Saturday, September 22, 2007

Dr. Mohler Affirms Confessionalism

In his annual fall convocation address at Southern Seminary on August 28, Dr. Mohler reaffirmed the importance of confessional subscription just after 4 more Southern Seminary professors signed the Abstract of Principles, Southern's doctrinal statement.

BP writer Jeff Robinson wrote:
Confessions of faith, Mohler said, have been crucial throughout church history because they have helped Christians to distinguish orthodox doctrine from heresy. He pointed to examples such as the Nicene Creed that arose out of the Council of Nicaea in 325. The creed affirmed the orthodox expression of the deity of Christ against the threat of Arianism -- a heresy that argued Christ was merely a created being, that there was a time when He did not exist. The orthodox belief in Christ's deity as set forth in the Nicene Creed is central to the Gospel and the proclamation of it, Mohler said.

Baptists have been a confessional people throughout their history, Mohler said. Southern Baptists did not adopt a confession until 1925 because the denomination's churches and associations had their own statements of faith. The SBC first adopted the Baptist Faith & Message in 1925 because denials of God's truth were rampant in the culture and were threatening churches, Mohler said.

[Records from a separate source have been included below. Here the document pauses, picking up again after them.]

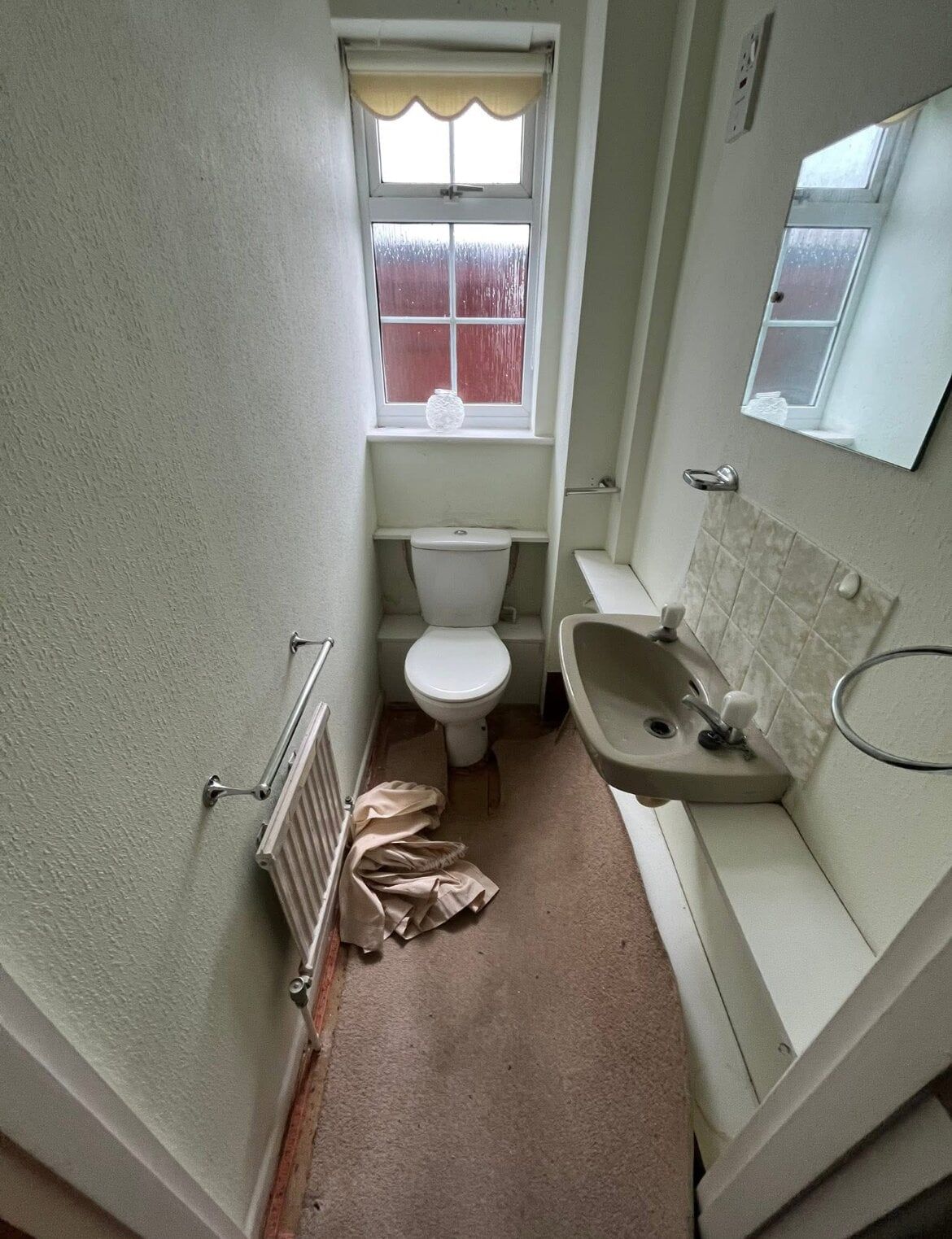 Cloakroom before renovation with an older toilet, basin and unfinished flooring.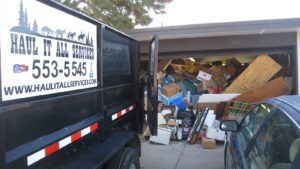 A Haul It All Services junk removal trailer parked in front of a garage overflowing with household junk in Albuquerque, NM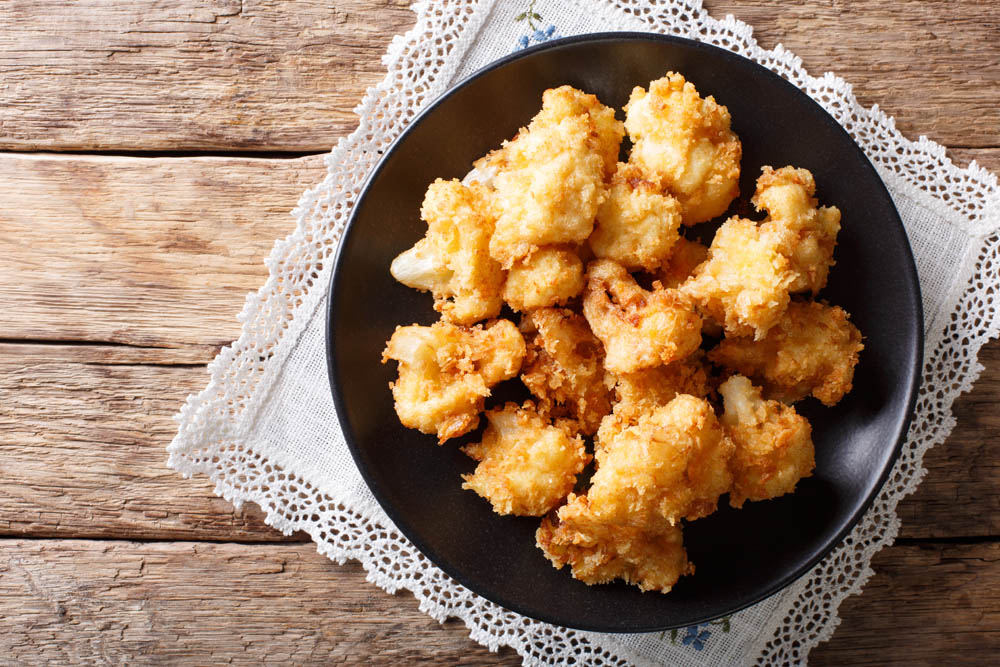 fried fresh cauliflower in breadcrumbs closeup. horizontal top view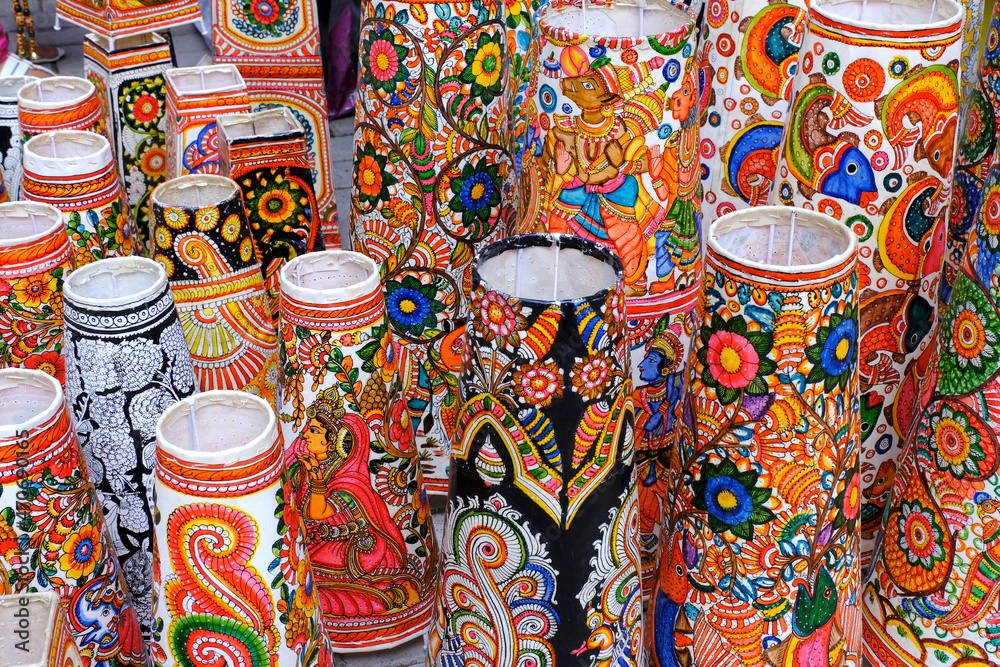 Vibrant colorful lampshades for sale at the Pune Crafts Mela in Maharashtra India, Interior decorative lamp shade of Tribal Artwork of Hindu God.
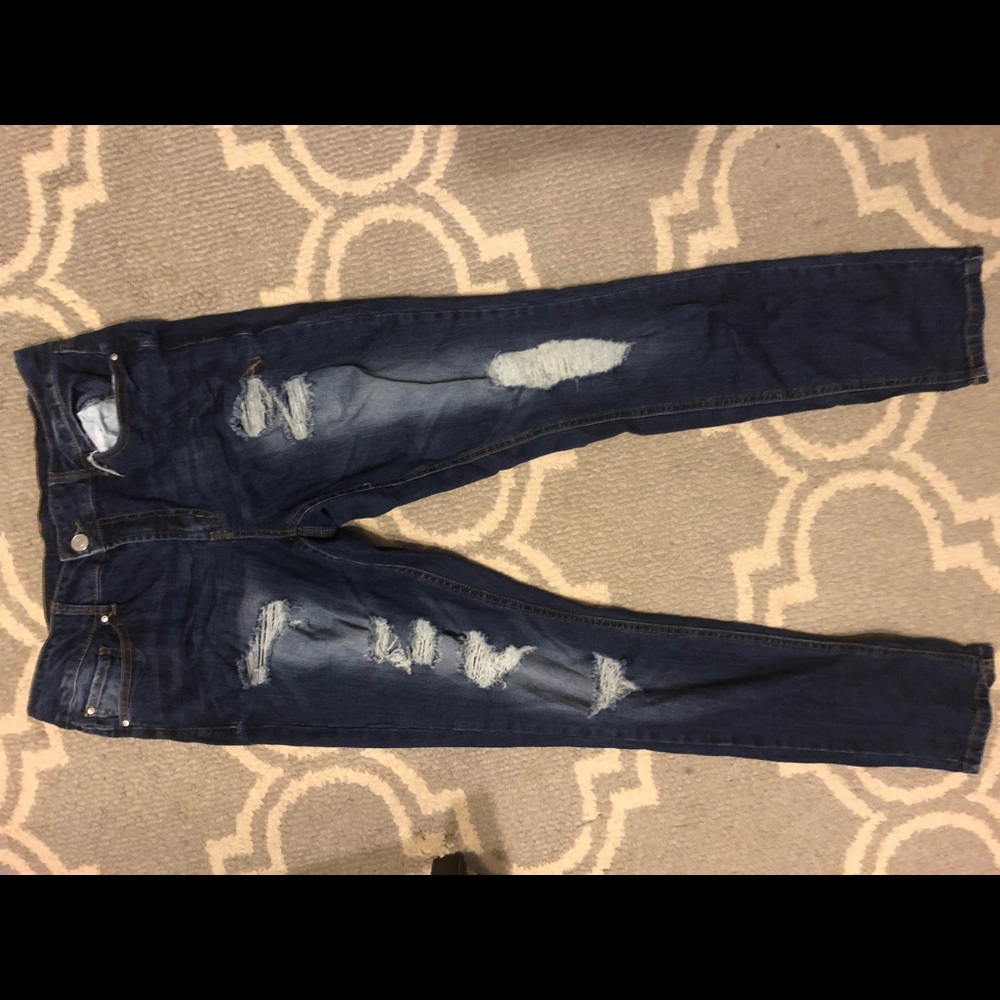 Never worn Distressed Blue Jeans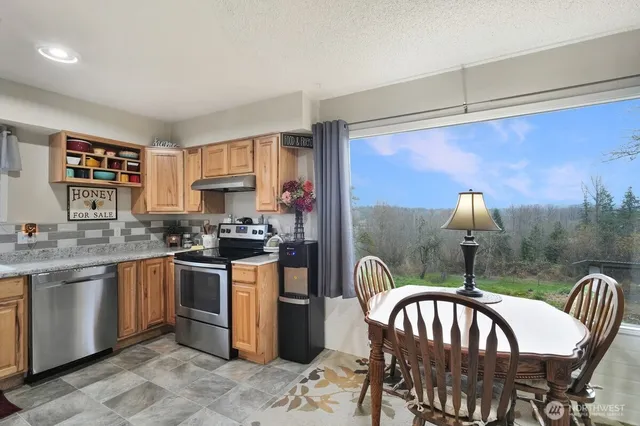 a kitchen with stainless steel appliances granite countertop a sink and a refrigerator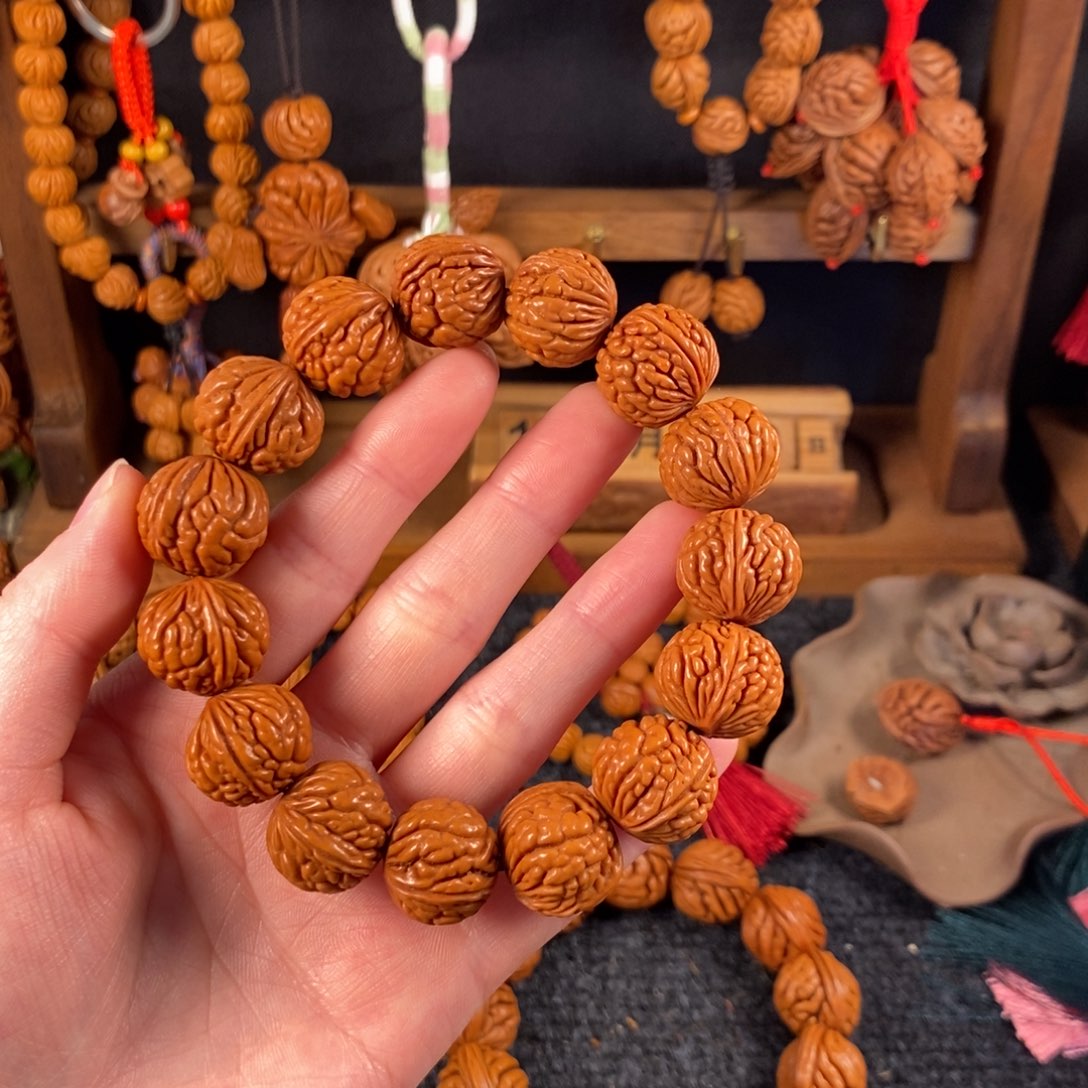 吊坠桃核桃枭手串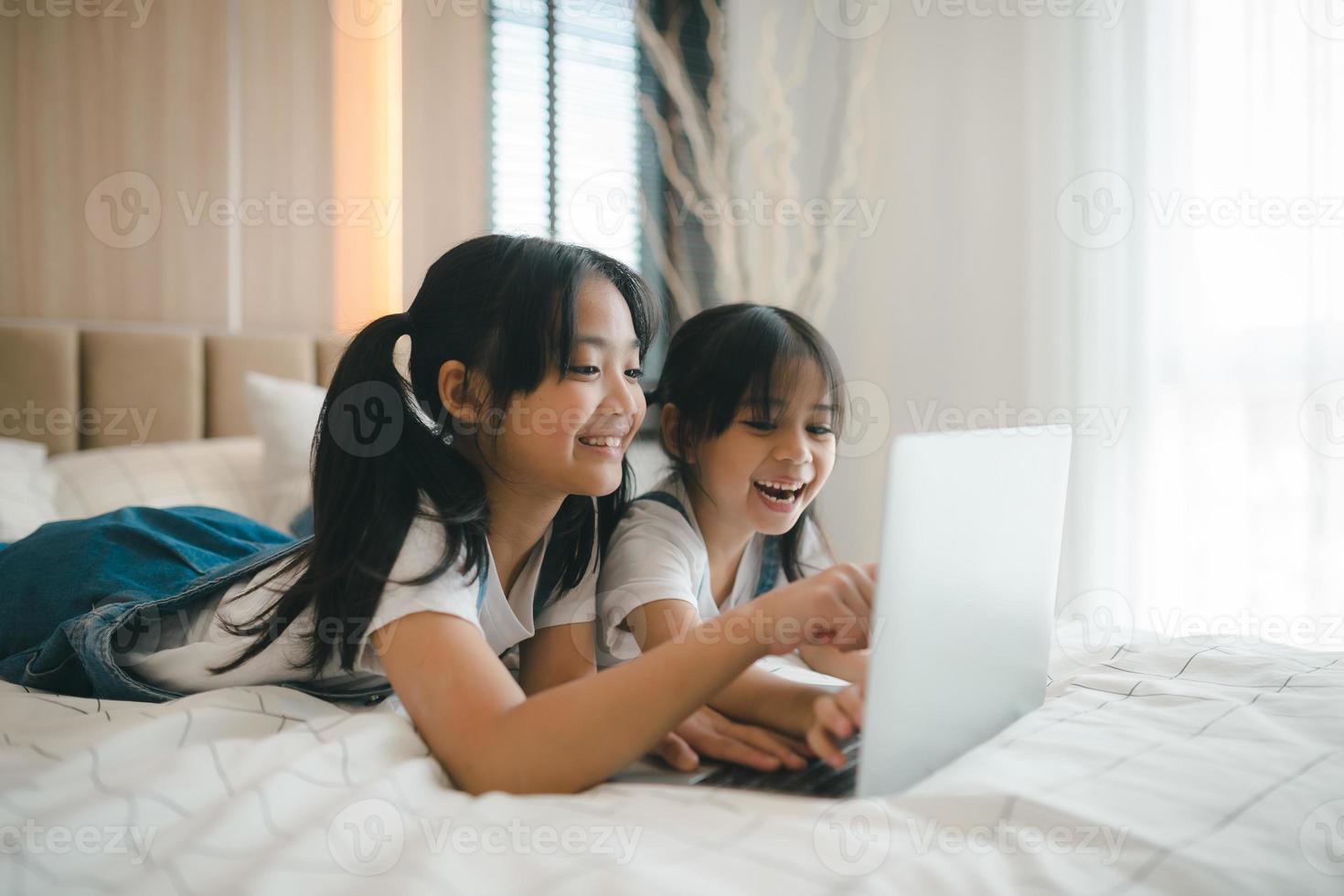 Sibling Asian girl child on the bed and learning online on a laptop Internet. Virtual class lesson on video during self isolation at home. Distant remote video education. Modern school study for kids photo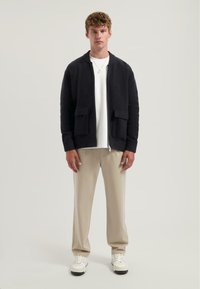 Černý pletený kardigan se dvěma předními kapsami, vroubkovanými manžetami a zipovým zapínáním, nošený přes bílé tričko a béžové kalhoty a bílé tenisky.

Some argue that the Bible is their only creed, but Mohler note that cults such as the Jehovah's Witnesses and Mormons also claim the Bible as their source of doctrine. Thus, it is important for Christians to know, in summary form, what the Bible teaches. While Scripture is the sole authority for Christians, confessions serve as concise expressions of its most important doctrines, Mohler said.

He concluded with nine reasons why confessions are important. Confessions, he said: define the truth, correct error, operate as standards for God's people, assist in worship, connect modern Christians to the faith of their fathers, are useful as a teaching mechanism, protect the teaching, summarize the teaching of Scripture and define Christian unity.